In New Mexico, the law requires the prosecutor to prove that the individual had an intent or knowledge of wrongdoing. District Attorney Janetta Hicks explained: “With felony murder, the ‘get- away driver’ has to have shared the intent to kill, not just to commit a crime. The bank robbery is a shared intent to commit a crime. We have to prove that the ‘get away driver’ shared the intent to kill anyone in the bank that got in their way. As opposed to agreed to use a gun to scare everyone into submission, but did not intend anyone to get hurt. Very different from other states.”
The disparities stem from several supreme and appellate court decisions. The change in the original statute resulted from the case State v. Ortega where the defendant kidnapped two girls as part of a robbery. He beat the girl who was driving and stabbed her 38 times. The defendant then stabbed the passenger more than 45 times. The Supreme Court held that New Mexico’s felony murder rule requires the prosecution to prove that Ortega intended to kill the two women when he first abducted them.
The New Mexico Supreme Court has required the prosecutor to ensure the charges do not violate the double jeopardy law, which does not allow a defendant to be charged twice with the same crime. In the Ortega case, the two victims were kidnapped more than two hours before they were stabbed to death. The court determined the kidnapping was separate from the homicide.

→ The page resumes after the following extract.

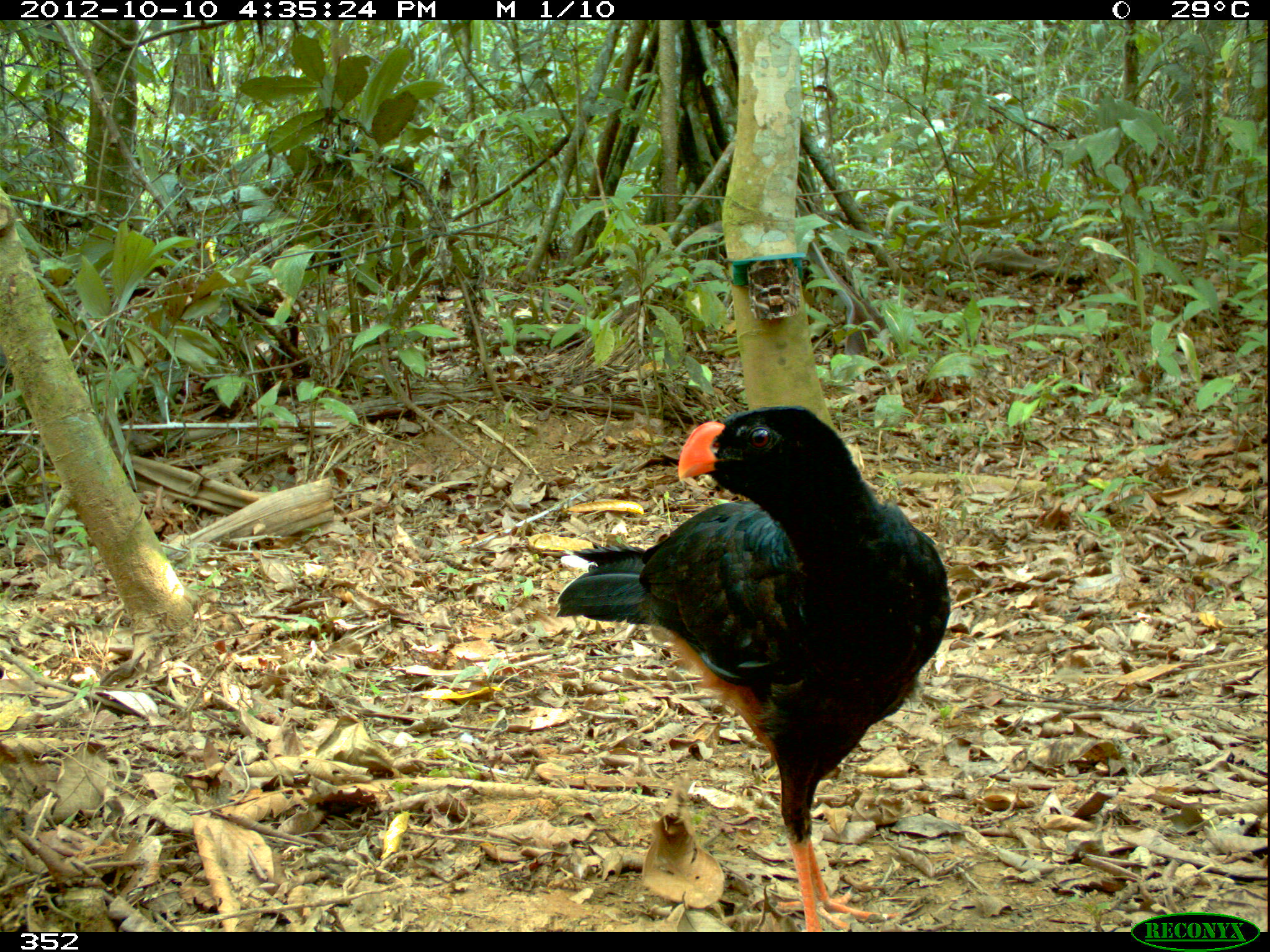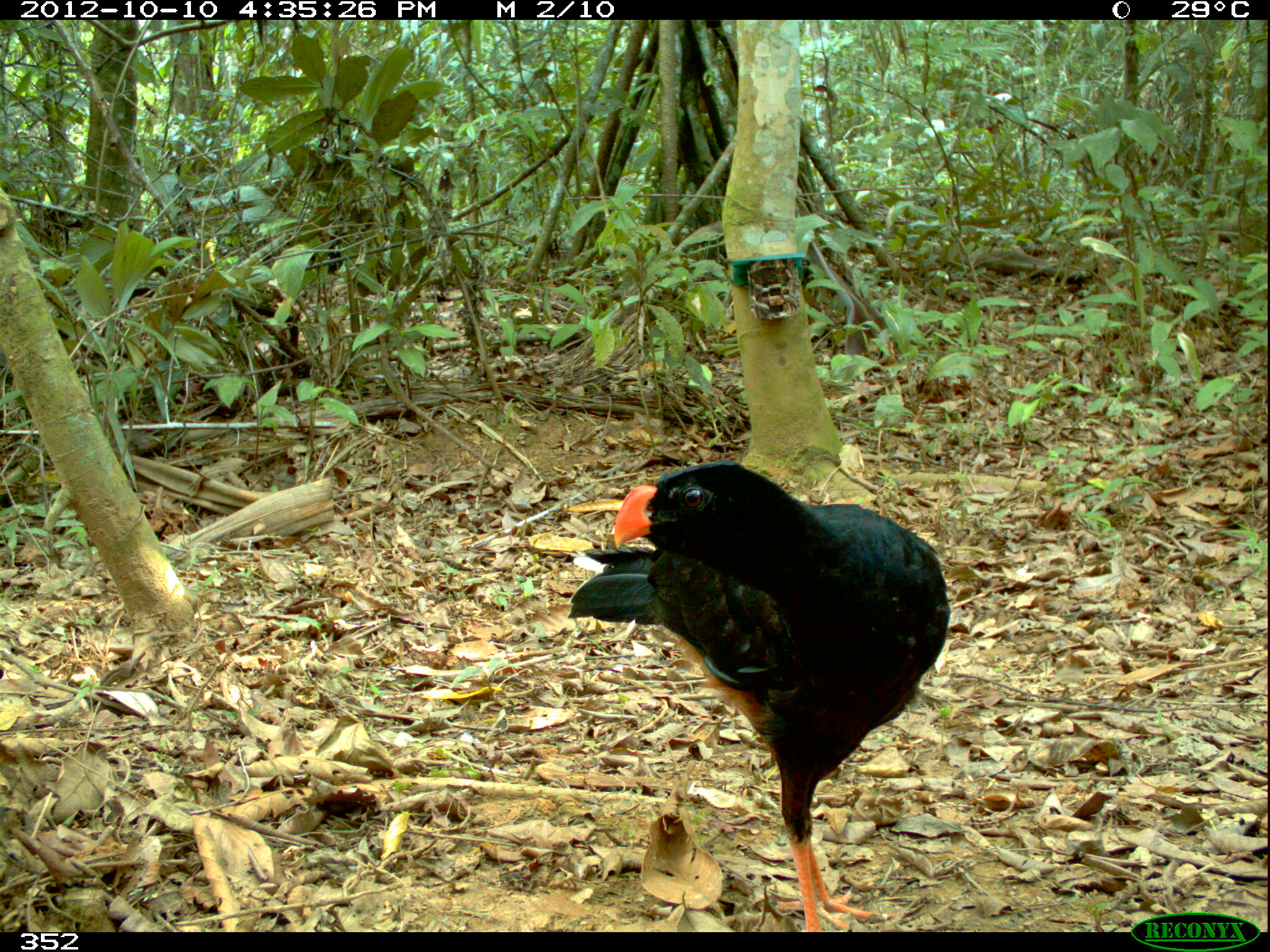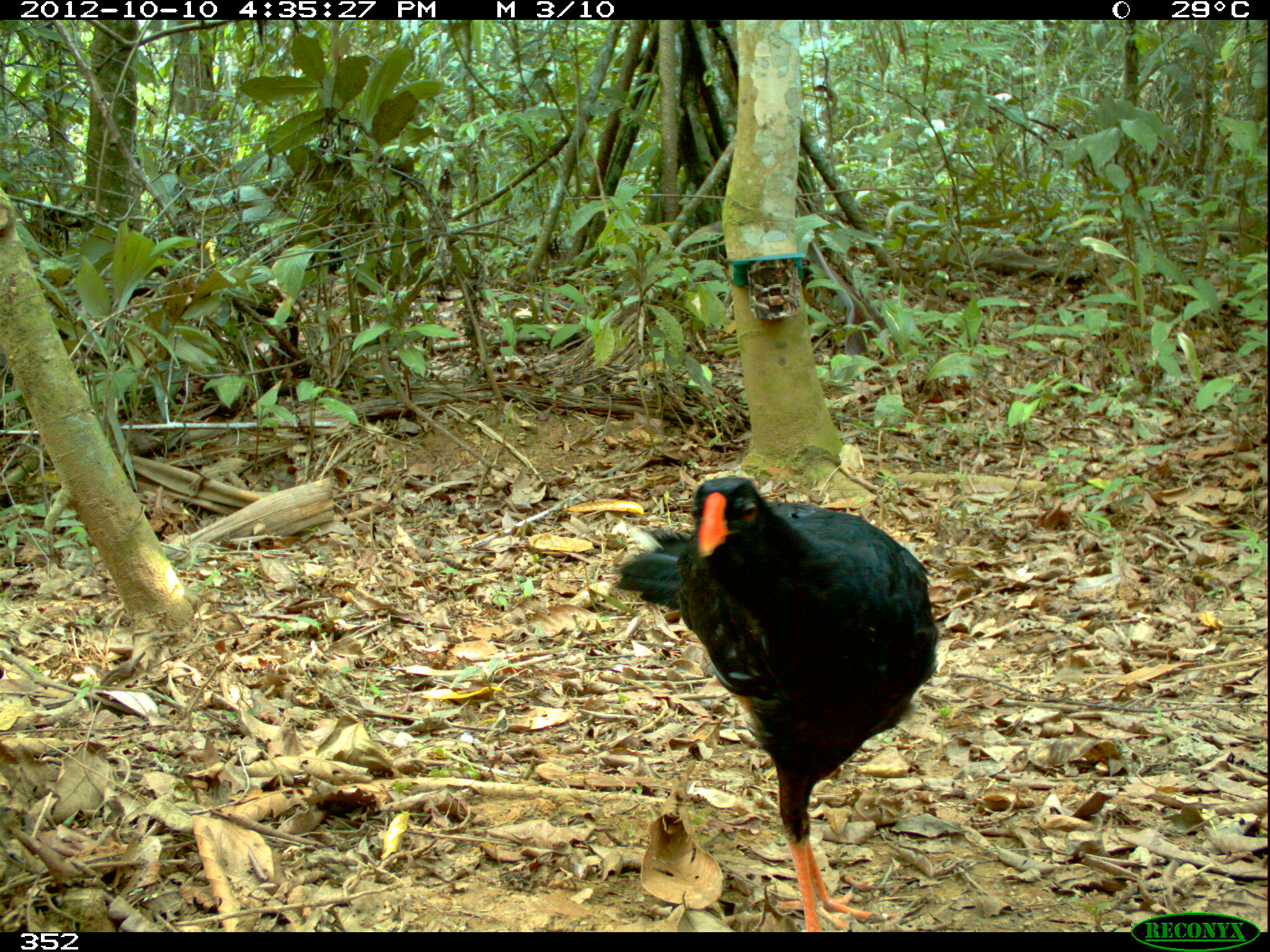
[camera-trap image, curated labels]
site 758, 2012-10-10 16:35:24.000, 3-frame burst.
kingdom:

In the State v. Lopez, the courts decreed that the prosecutor needed to determine if the crimes are part of a single act. The murder charges in the Lopez case resulted from an attempted armed robbery where a clerk was killed. It was deemed that the robbery and homicide were a single act. Thus, the court could not convict for both the underlying felony and the homicide, which in effect negates the possibility of charges of felony murder.
The most recent Supreme Court decision was released on May 16, following the State of New Mexico versus Benjamin Montoya, where a victim was killed subsequent to a gang fight and drive-by shooting. During the original trial, the jury found the defendant guilty of both voluntary manslaughter, first-degree felony murder, based on the felony of shooting into a motor vehicle, and shooting at a motor vehicle resulting in great bodily harm.
Basically, the court ruled that the state had to prove the defendant had a “culpable state of mind,” or intent, sufficient to support a conviction for second-degree murder. If the death resulted in the heat of passion, such as a gang fight, the crime then become voluntary manslaughter, rather than second-degree murder and felony murder, which elevated the second-degree murder to first-degree.
Each change to the law has subsequently weakened it and limited both law enforcement and the court’s ability to act. In essence, the prosecutor must not only be able to place the gun in the hand of the shooter to charge him with murder, it must also prove that the other individual was cognizant of the possibility of murder and in agreement with using deadly force to complete the act.
Silence, therefore, provides protection under the law. If neither actor in a crime admits to carrying the gun, then no charges can be preferred against either of them and the culprit can quite literally get away with murder.
Kintigh concluded: “When the people lose faith in the concept of justice in the courtroom, I’m afraid they will seek revenge in the streets. People who value due process need to know how this happened.”